* begin Listed records *
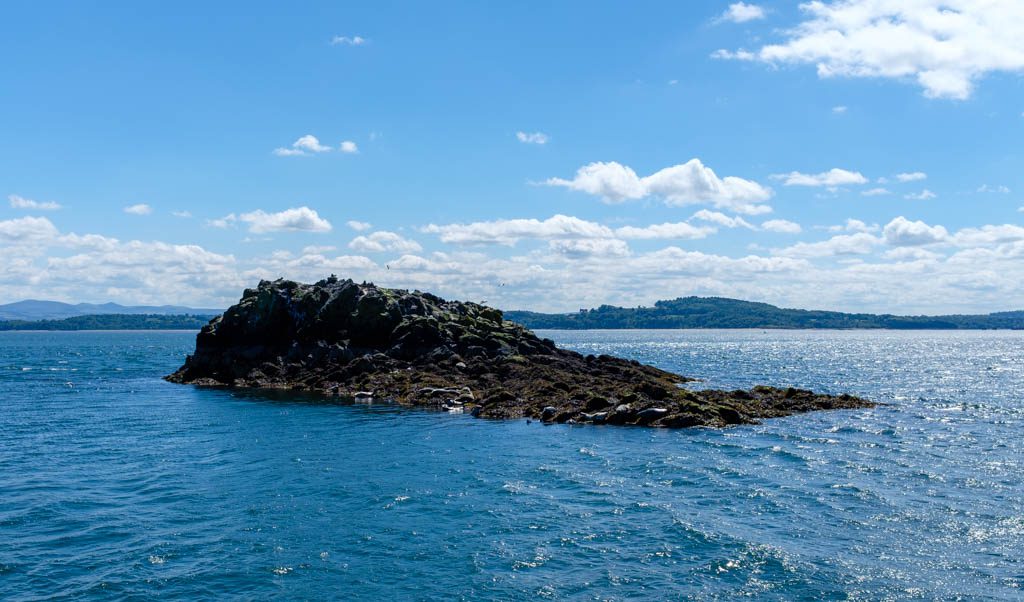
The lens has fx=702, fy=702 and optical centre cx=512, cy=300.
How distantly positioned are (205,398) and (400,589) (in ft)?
162

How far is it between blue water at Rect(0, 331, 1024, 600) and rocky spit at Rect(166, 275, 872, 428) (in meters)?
6.51

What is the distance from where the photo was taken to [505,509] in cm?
2662

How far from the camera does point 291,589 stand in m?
19.2

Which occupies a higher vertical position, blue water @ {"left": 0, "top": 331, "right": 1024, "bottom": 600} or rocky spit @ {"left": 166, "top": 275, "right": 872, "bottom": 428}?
rocky spit @ {"left": 166, "top": 275, "right": 872, "bottom": 428}

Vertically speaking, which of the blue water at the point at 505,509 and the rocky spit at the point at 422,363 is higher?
the rocky spit at the point at 422,363

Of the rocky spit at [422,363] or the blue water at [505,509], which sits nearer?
the blue water at [505,509]

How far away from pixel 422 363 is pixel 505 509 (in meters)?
44.9

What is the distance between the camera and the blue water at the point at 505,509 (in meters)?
19.7

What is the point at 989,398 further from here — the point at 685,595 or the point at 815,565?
the point at 685,595

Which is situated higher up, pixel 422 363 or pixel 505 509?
pixel 422 363

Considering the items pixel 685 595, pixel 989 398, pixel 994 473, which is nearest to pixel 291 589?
pixel 685 595

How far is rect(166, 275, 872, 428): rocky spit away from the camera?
5362 cm

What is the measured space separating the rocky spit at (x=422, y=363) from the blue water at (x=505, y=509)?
256 inches

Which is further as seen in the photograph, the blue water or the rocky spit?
the rocky spit
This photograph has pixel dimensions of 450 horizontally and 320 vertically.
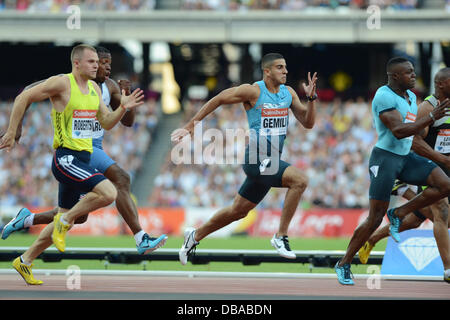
* end Listed records *
* **What the exercise asks**:
Write out every one of the rows above word for word, including the answers, but leave the pictures out.

* **Reply**:
The lens has fx=702, fy=702 and optical centre cx=512, cy=300.
How distantly positioned are (205,398) and (400,589) (in ft)?
162

How far is it between blue water at Rect(0, 331, 1024, 600) and rocky spit at Rect(166, 275, 872, 428) (in meters)?
6.51

What is the distance from where the photo was taken to [505,509] in cm?
2662

How far from the camera does point 291,589 stand in m?
19.2

Which occupies a higher vertical position, blue water @ {"left": 0, "top": 331, "right": 1024, "bottom": 600} or rocky spit @ {"left": 166, "top": 275, "right": 872, "bottom": 428}?
rocky spit @ {"left": 166, "top": 275, "right": 872, "bottom": 428}

Vertically speaking, which of the blue water at the point at 505,509 and the rocky spit at the point at 422,363 is higher?
the rocky spit at the point at 422,363

Of the rocky spit at [422,363] or the blue water at [505,509], which sits nearer?
the blue water at [505,509]

How far away from pixel 422 363 is pixel 505 509 (in meters)?
44.9

What is the distance between the camera and the blue water at the point at 505,509 (in meters)?
19.7

What is the point at 989,398 further from here — the point at 685,595 or the point at 815,565?
the point at 685,595

Which is situated higher up, pixel 422 363 or pixel 505 509?
pixel 422 363

Considering the items pixel 685 595, pixel 989 398, pixel 994 473, which is nearest to pixel 291 589?
pixel 685 595

How far is rect(166, 275, 872, 428): rocky spit away from the camera?
5362 cm

What is the measured space separating the rocky spit at (x=422, y=363) from the blue water at (x=505, y=509)?
256 inches

Which is further as seen in the photograph, the blue water or the rocky spit?
the rocky spit
This photograph has pixel dimensions of 450 horizontally and 320 vertically.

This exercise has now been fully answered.